» **Required task 1**: From the forum thread about electric spreaders, list every question that newhere asks 4700dan.

I know a guy that sells a wireless controller for spreaders and it has 5 speed settings that you just click through, I think its like $300 and you would have to wire it. If you want some pics of the wireless thing let me know.


----------



## newhere (Oct 13, 2009)

Post pics and contact info.


----------



## Wayne Volz (Mar 1, 2002)

*Glad to have brother on board*

We've been all electric for seven years now. We switched to SnowEx and have not looked back. At first you want to question the reality that it does work, but it does work and the peace of mind from less moving parts is awesome.

We have not had any battery issues at all. It's nice to turn one thing on and it WORKS!


----------



## 4700dan (Nov 20, 2008)

Thumbs Up Converted all gas "V" boxes to electric 6 years ago and the best thing ever, we use (1) electric motor and the clutch total cost here is $400.oo only way to go.


----------



## newhere (Oct 13, 2009)

4700dan;1139879 said:


> Thumbs Up Converted all gas "V" boxes to electric 6 years ago and the best thing ever, we use (1) electric motor and the clutch total cost here is $400.oo only way to go.


what hp motor do you use?

how far would you say it slings the salt?

are yours variable speed?

what gauge wire are you using?

» **Material supplied**:
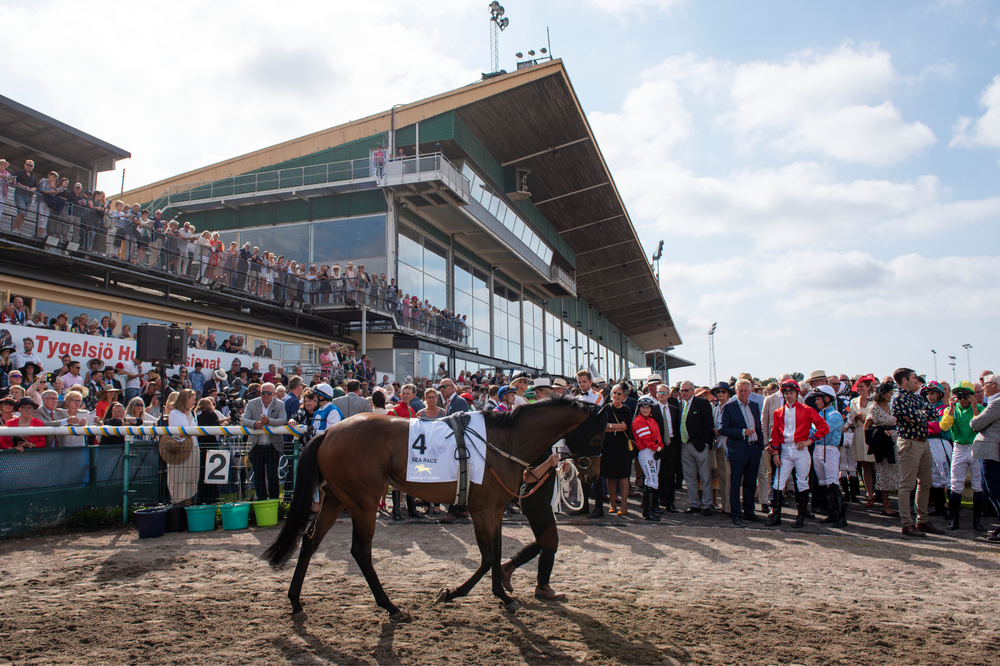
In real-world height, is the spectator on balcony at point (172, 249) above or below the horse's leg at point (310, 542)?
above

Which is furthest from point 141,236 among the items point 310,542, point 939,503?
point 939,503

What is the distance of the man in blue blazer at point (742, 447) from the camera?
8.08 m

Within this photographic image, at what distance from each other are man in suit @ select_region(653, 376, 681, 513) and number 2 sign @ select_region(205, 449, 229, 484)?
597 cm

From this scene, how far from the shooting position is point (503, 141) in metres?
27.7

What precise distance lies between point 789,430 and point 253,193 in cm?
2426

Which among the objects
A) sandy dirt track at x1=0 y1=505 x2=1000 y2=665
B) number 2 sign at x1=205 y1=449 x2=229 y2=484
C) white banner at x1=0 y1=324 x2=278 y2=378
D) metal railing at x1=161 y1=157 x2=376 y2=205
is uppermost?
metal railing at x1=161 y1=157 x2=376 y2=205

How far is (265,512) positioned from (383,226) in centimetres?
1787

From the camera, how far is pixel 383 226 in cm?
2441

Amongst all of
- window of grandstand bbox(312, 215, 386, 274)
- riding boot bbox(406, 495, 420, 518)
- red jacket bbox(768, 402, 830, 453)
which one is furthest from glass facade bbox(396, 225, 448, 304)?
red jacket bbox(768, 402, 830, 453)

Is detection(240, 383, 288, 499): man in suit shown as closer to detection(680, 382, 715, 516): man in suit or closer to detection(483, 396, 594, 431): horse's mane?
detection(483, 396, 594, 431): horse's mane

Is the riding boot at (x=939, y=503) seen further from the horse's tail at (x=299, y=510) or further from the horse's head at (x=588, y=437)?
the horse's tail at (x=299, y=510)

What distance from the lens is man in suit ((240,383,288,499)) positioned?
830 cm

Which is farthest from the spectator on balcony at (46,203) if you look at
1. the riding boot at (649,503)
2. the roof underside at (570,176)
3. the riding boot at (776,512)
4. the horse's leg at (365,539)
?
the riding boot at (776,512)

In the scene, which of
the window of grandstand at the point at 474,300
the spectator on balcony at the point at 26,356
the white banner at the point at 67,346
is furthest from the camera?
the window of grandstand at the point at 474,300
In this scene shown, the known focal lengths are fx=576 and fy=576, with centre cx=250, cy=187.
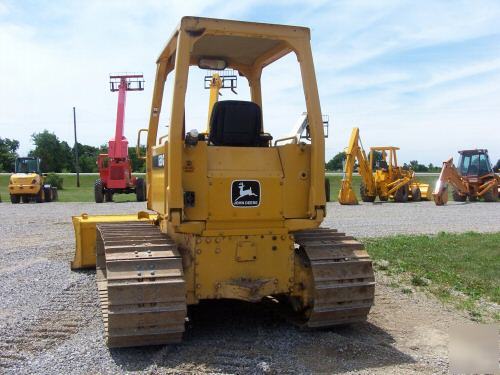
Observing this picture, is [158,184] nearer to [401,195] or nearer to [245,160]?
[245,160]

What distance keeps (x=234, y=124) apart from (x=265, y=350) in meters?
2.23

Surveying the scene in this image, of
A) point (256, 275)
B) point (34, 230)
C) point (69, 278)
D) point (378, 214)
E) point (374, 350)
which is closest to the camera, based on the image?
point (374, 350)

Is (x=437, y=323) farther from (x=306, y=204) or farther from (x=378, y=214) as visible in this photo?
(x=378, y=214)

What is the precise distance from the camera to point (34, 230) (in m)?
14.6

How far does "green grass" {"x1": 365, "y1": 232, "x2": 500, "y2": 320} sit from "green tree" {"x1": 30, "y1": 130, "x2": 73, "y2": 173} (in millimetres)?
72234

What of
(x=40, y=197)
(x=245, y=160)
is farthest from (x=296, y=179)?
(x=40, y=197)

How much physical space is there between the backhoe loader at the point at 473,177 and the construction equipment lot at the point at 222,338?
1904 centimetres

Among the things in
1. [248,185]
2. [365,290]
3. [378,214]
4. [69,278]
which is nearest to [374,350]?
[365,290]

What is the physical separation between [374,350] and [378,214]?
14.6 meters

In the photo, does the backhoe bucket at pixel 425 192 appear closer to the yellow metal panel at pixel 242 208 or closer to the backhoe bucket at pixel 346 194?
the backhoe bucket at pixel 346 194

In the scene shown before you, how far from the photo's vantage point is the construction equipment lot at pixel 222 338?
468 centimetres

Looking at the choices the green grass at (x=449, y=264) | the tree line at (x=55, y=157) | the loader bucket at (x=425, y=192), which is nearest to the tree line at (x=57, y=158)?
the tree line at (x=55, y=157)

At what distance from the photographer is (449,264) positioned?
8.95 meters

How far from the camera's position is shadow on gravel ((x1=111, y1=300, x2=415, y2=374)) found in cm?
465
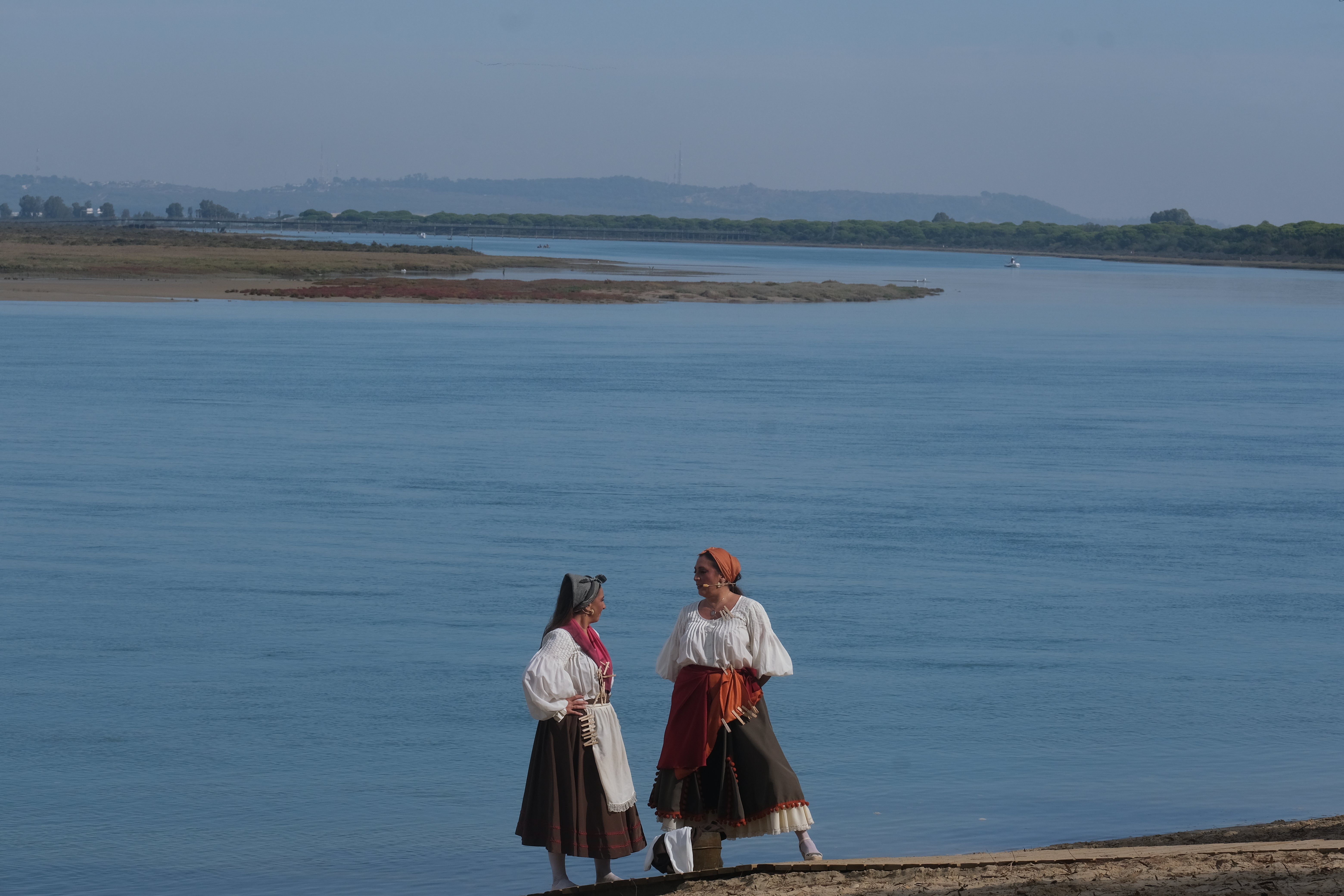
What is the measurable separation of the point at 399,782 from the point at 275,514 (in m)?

» **Required task 2**: Gather each line of the records containing the string "camera", matching case exactly.

» **Complete output 1**:
what hp motor do you use?
how far would you say it slings the salt?
are yours variable speed?
what gauge wire are you using?

» **Complete output 2**:
What is the distance of the man in blue blazer at point (742, 447) from the camera?
From the camera, how far is pixel 383 226 in cm?
is furthest from the camera?
which is closest to the camera, based on the image?
What is the precise distance from the camera to point (34, 230) (in m)?
How far from the camera's position is shadow on gravel ((x1=111, y1=300, x2=415, y2=374)) found in cm?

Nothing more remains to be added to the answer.